Article
══════════
Candidate Views: Jean Pasternak
Patch is running the BOE candidates' statements and answers from the April 14 forum in case you missed it. The election is Wednesday.
Let me tell you about me: I’ve lived in Millburn 13 years; raised a family of four – children ages 9 to 18. (First one leaving for college!) Each has different needs and we’ve been able to meet them in every way, including educationally, being in this area. We are fortunate for the choice.
Arrived from London where I lived and worked for 10 years. I became Managing Director, JP Morgan, a major Wall Street firm, but not the traditional route. Started in ops, moved to corporate finance, and then became executive business manager overseeing $500 million business with 150 people in many jobs across Europe. I’m skilled in executive management and will bring those experiences to the board.
Education: Carnegie Mellon University, math and economics, problem solving.
Community volunteer: Extensive, deep and widespread. Most noted for my work with MSPEC, a start-up situation that filled district’s need to address a difficult problem, embraced and approached it positively. Strategic plan implemented and have had great success with education of community and collaboration with schools. Sign of success with good relationships – asked to serve on committees from Hazing Task Force to Middle School Leadership Team by Administration but also joined grassroots campaigns for my expertise and link to community. (Homework survey, Race to Nowhere, etc.)
My depth in financial and business management combined with deep productive and successful community involvement gives me a great springboard for the Board of Education.
What kind of person am I? I work hard, am focused, very honest, ethical, compassionate, open minded. I embrace differences of all kinds, walk the talk.
What will I do for you, citizens of Millburn, as a BOE member?
"Campaign fever" is in full force…great signs, debates, catchy slogans.
I’ve been on a listening tour—in each neighborhood—got the strong message for what residents want: best advocate for our educational health and growth in the Millburn School District, productive, collaborative Board members, thoughtful, fact-based analysis to guide our decision-making.
Character and integrity of the Board members: "Who do I trust?"
As a Board Member, guided by my values of integrity, honesty, putting whole community first, not my own needs or my children’s needs first.
I will embrace the diversity of community and involve our community, systematically look at what we can do—not what we can't, respect and encourage civil discourse, recognize and appreciate varying views, allow each board member to present, persuade and decide and remind about our vision and shared goals, why we are here, rules of engagement—set the tone!
The Board should recognize public, not intimidate, and record their comments—they are important and should be followed up.
Rotate the seats! This encourages different relationships and interactions!
As a Board member, while I am very strong with finances, I will ask questions if I am uncertain about what something means. I will not vote based on what another Board member says or does unless I personally and completely understand the issues.
I will lobby hard for our BOE to reach out to the community officially – using surveys and focus groups. Not only can we learn about what is on the minds of the citizens of our town and educators, but the best ideas can be generated by those closest to our students.
══════════
Written task A
In the sentence of Jean Pasternak's candidate statement that begins "I work hard," which traits does she list about herself?
Written task B
According to Jean Pasternak's candidate statement, what subjects did she study at Carnegie Mellon University?
Written task C
Carry on Jean Pasternak's candidate statement from its last sentence, in her voice.
══════════
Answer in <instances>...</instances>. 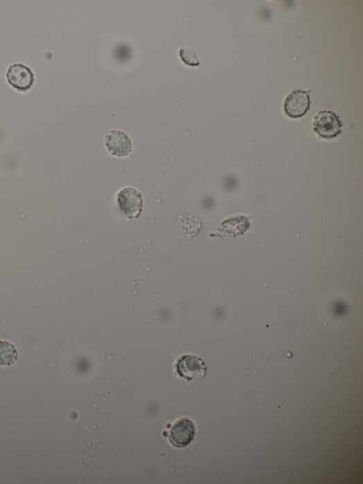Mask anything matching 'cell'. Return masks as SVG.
Returning a JSON list of instances; mask_svg holds the SVG:
<instances>
[{"label": "cell", "instance_id": "cell-1", "mask_svg": "<svg viewBox=\"0 0 363 484\" xmlns=\"http://www.w3.org/2000/svg\"><path fill=\"white\" fill-rule=\"evenodd\" d=\"M342 123L339 116L331 111H320L313 120V130L320 137L331 139L342 134Z\"/></svg>", "mask_w": 363, "mask_h": 484}, {"label": "cell", "instance_id": "cell-2", "mask_svg": "<svg viewBox=\"0 0 363 484\" xmlns=\"http://www.w3.org/2000/svg\"><path fill=\"white\" fill-rule=\"evenodd\" d=\"M312 90L296 89L286 97L283 109L285 114L291 119H299L305 116L310 108V93Z\"/></svg>", "mask_w": 363, "mask_h": 484}, {"label": "cell", "instance_id": "cell-3", "mask_svg": "<svg viewBox=\"0 0 363 484\" xmlns=\"http://www.w3.org/2000/svg\"><path fill=\"white\" fill-rule=\"evenodd\" d=\"M117 202L129 219L137 218L141 214L143 198L138 191L127 188L118 194Z\"/></svg>", "mask_w": 363, "mask_h": 484}, {"label": "cell", "instance_id": "cell-4", "mask_svg": "<svg viewBox=\"0 0 363 484\" xmlns=\"http://www.w3.org/2000/svg\"><path fill=\"white\" fill-rule=\"evenodd\" d=\"M196 433L194 422L189 418L177 420L170 430L169 440L176 447L188 446L193 440Z\"/></svg>", "mask_w": 363, "mask_h": 484}, {"label": "cell", "instance_id": "cell-5", "mask_svg": "<svg viewBox=\"0 0 363 484\" xmlns=\"http://www.w3.org/2000/svg\"><path fill=\"white\" fill-rule=\"evenodd\" d=\"M177 374L181 378L188 381L195 378L204 377L206 373V367L199 357L193 355L181 356L176 364Z\"/></svg>", "mask_w": 363, "mask_h": 484}, {"label": "cell", "instance_id": "cell-6", "mask_svg": "<svg viewBox=\"0 0 363 484\" xmlns=\"http://www.w3.org/2000/svg\"><path fill=\"white\" fill-rule=\"evenodd\" d=\"M8 81L20 92H26L35 83V76L28 67L17 64L12 65L7 72Z\"/></svg>", "mask_w": 363, "mask_h": 484}, {"label": "cell", "instance_id": "cell-7", "mask_svg": "<svg viewBox=\"0 0 363 484\" xmlns=\"http://www.w3.org/2000/svg\"><path fill=\"white\" fill-rule=\"evenodd\" d=\"M105 145L113 156L123 157L132 155V140L123 132L115 130L107 134L105 137Z\"/></svg>", "mask_w": 363, "mask_h": 484}, {"label": "cell", "instance_id": "cell-8", "mask_svg": "<svg viewBox=\"0 0 363 484\" xmlns=\"http://www.w3.org/2000/svg\"><path fill=\"white\" fill-rule=\"evenodd\" d=\"M18 354L11 343L0 340V365L11 366L17 361Z\"/></svg>", "mask_w": 363, "mask_h": 484}]
</instances>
══════════
Exercise output A
She works hard and is focused, very honest, ethical, compassionate and open minded.

Exercise output B
Math and economics.

Exercise output C
You have a big responsibility to vote on April 27th. What criteria will you use? Ask yourself: "Is the Board moving in the right direction for today's environment and challenges?" “Can Millburn be an even greater community and serve our students, teachers and administrators even better?” “Will this candidate ask questions, analyze before deciding on issues?” “Is this candidate a leader?”
I have demonstrated for 13 years a commitment to our children's education and future, and I have the skills, knowledge – and compassion – to be a dedicated effective member of the Millburn Board of education. I will be honored if you cast your vote for me.
Q. In what specific ways should the efficiency and management of our school district be improved? For example, do you support zero-based budgeting?
A. I support zero-based budgeting process—standard practice in the business world. Fiscal accountability: Every budget manager from department heads, principals, program heads, special services, and athletics has to justify all elements of budget from headcount to supplies. This forces all to think hard each year about what they need and why. Budgeting on past budgets has resulted in waste, inefficiency, lack of transparency and surplus – oversight was missing. … Shine the light on spending! Full transparency: Actual vs. budgeted YTD reporting with as frequent, as practical, reporting. How much is spent by departments in each category? This should be clear as day. …Need summaries and visual presentations of pertinent financial analysis to BOE members and to public.
[The board] should follow board policies -- 5-year financial forecast as required: State-of-department reports presented to Board and public: Constant review of efficacy of educational delivery in the classroom; accomplishments, spending, objectives and goals, top ten priorities, improvements, innovations, efficiencies related to their areas of expertise from curriculum to building maintenance to special education. Identify essentials so as not to compromise educational outcome. Measure and analyze –“How we doin’ ” with what we have? Assess the quality of curriculum and don’t be afraid to change. Get rid of things that do not work. Bring in new!
Practice More Oversight:
- Review – curriculum consistency across schools at elementary level, across teams at middle school and within levels at high school for each course.
- Technology plan: What do we have? How is it used? How can we improve student usage that makes sense? Best practices? Research based?
- Streamlining possibilities, sharing of resources, leveraging to make labor-intensive processes more efficient—such as administrative paperwork. Share services with other districts across all departments where this is feasible and practical.
Q. Please identify the top three priorities to be addressed by the BOE in the next six months and state specifically what you believe should be done to address them.
A. 1. Review and ensure BOE is following its policies: oversight is the role of the Board and it needs to be actively doing it. …Must get fiscal house in order. Follow BOE policies as fiduciaries regarding forecasting and reporting.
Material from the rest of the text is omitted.